なおこの国では15歳から成人で、雇うことになれば唯一の成人となる。もっとも商売人は商売に関しては成人扱いだから、商売ではフェリスたちも成人ではある。




 はじめはお互いによそ行きの言葉だったが、これから仕事をするのに面倒だということで、平常の言葉で話すことにした。フェリスはさっそく仕事の説明をする。


「午前なら朝は8時にドナーティ商会の厩に行く。ロバと荷車を用意して、荷車に商品を詰める。それからその日に決められた販売地域に行く。


9時ころから商売を始めて11時に終わる。出先の広場では物を売りつつ御用聞きをする。聞いた内容は帳面につけて翌週に持参する。
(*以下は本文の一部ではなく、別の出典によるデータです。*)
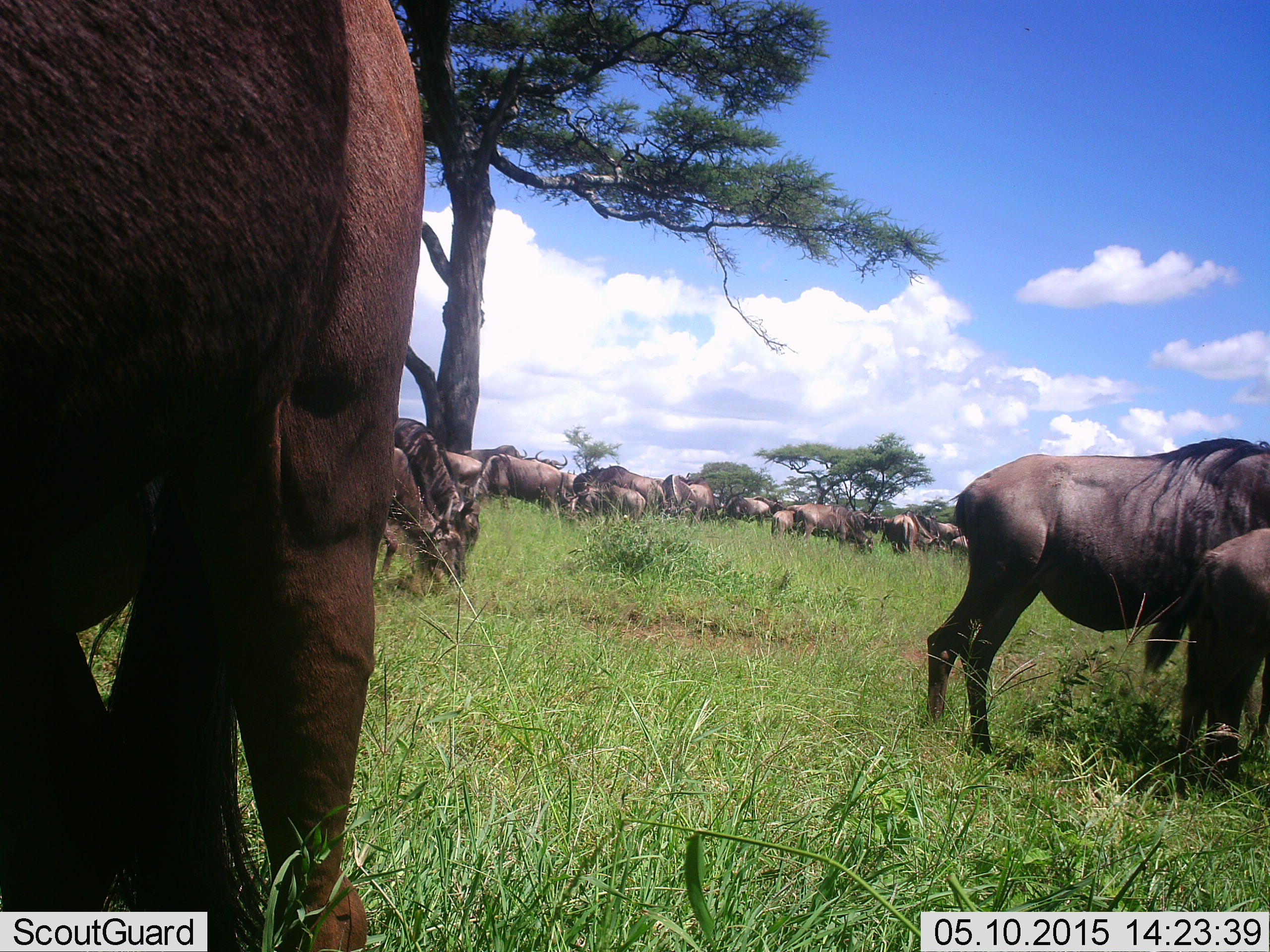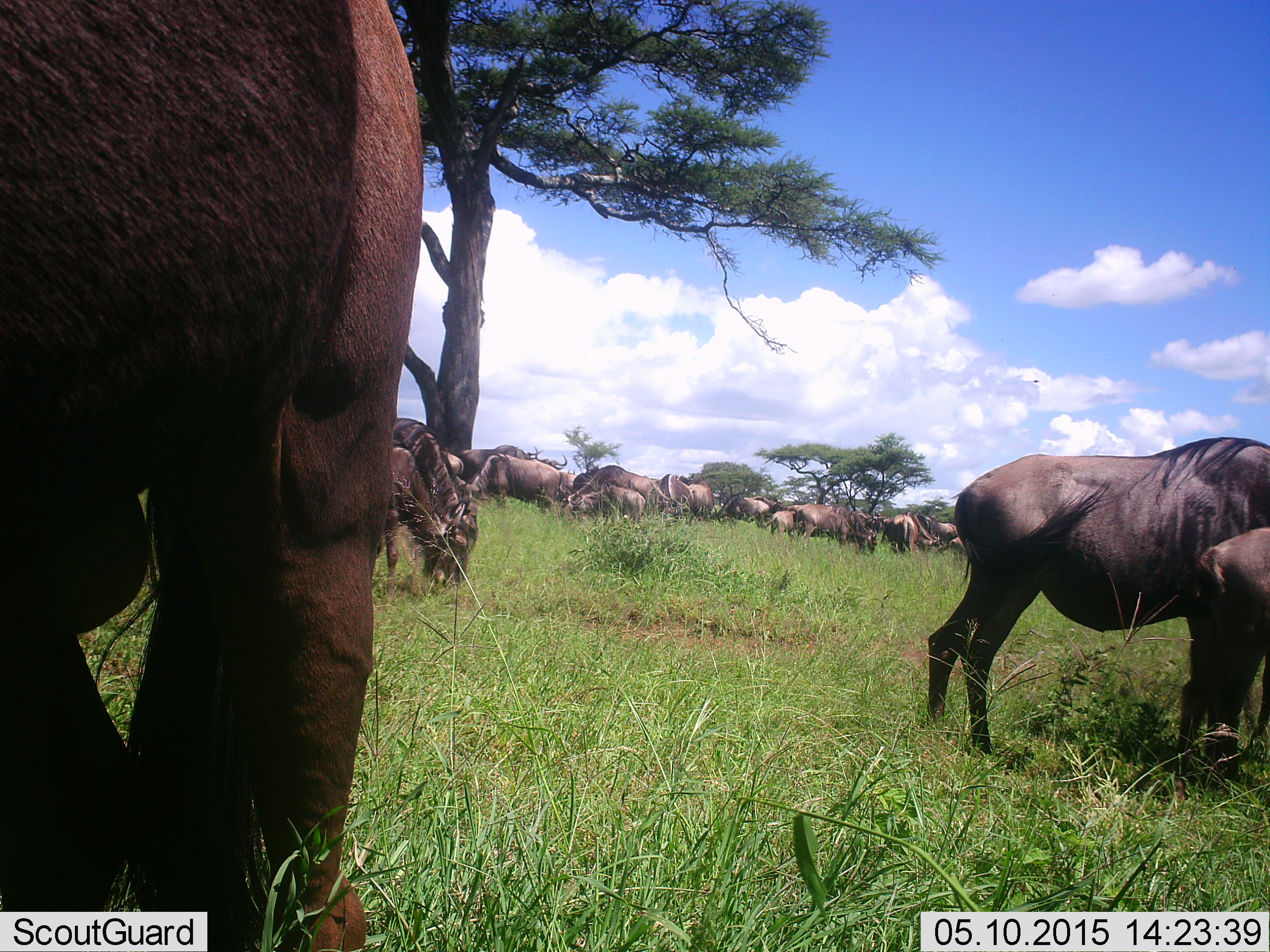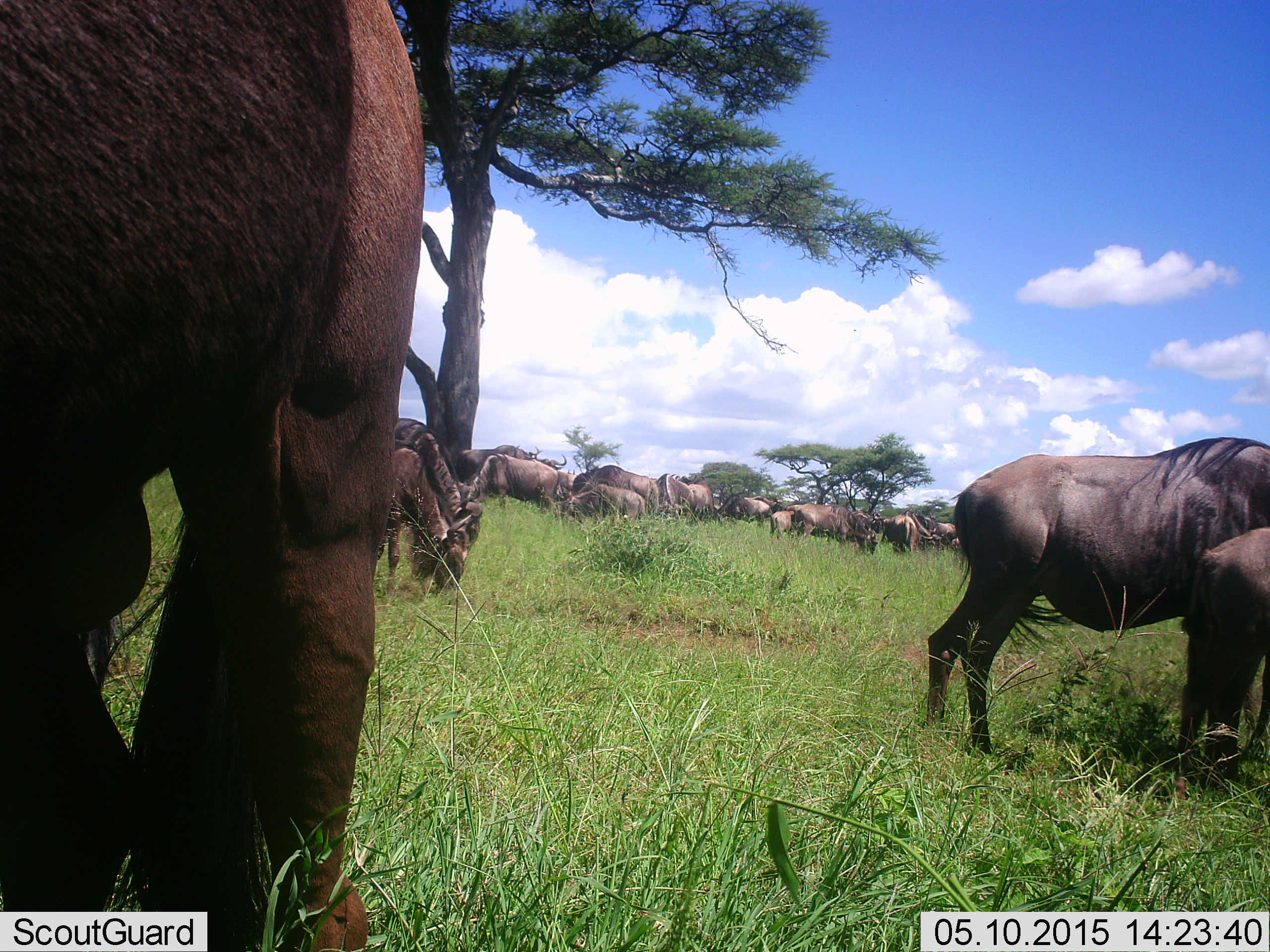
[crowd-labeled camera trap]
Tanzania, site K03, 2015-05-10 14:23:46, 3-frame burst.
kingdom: Animalia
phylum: Chordata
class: Mammalia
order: Artiodactyla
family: Bovidae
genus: Connochaetes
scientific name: Connochaetes taurinus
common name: blue wildebeest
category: wildebeest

終わったらドナーティ商会にロバと荷車を置いて、支払いを済ませる。午後ならこれが全部5時間後ろにずれたものになる。それが1日の仕事だ」


アランはメモを取っている。これは助かる。確かに若い世代は識字率が高いが、それをきちんと使ってくれるのは頼もしい。


「なるほど。8時に厩、ロバと荷車と商品をとって売り場に行き11時まで商売、御用聞きあり、戻ってロバ・荷車を置いて清算。午後も同様と……」




 その上で労働条件を書いた紙を渡し、翌朝までに読んで、仕事をするにしてもしないにしても返答に来るように伝える。


その場で契約させるようなことはするべきでないし、必要なら誰かと相談してもらいたいのだ。


明日来て、仕事をするならそのままシンディと3人で研修がてら仕事を始めればよい。




 この日は家に帰り、アラン相手に会話がスムーズに進まなかったことを気にかけて、クロ相手に「アランという人が来てね……」などと話しかけた。


クロはいつものように寝ている。よしよしと言っているようにも見える。横では神が「そんなことでクロ様を煩わせんでもよかろう」などと余計な口をさしはさむ。


まったく居候のくせしてと思う。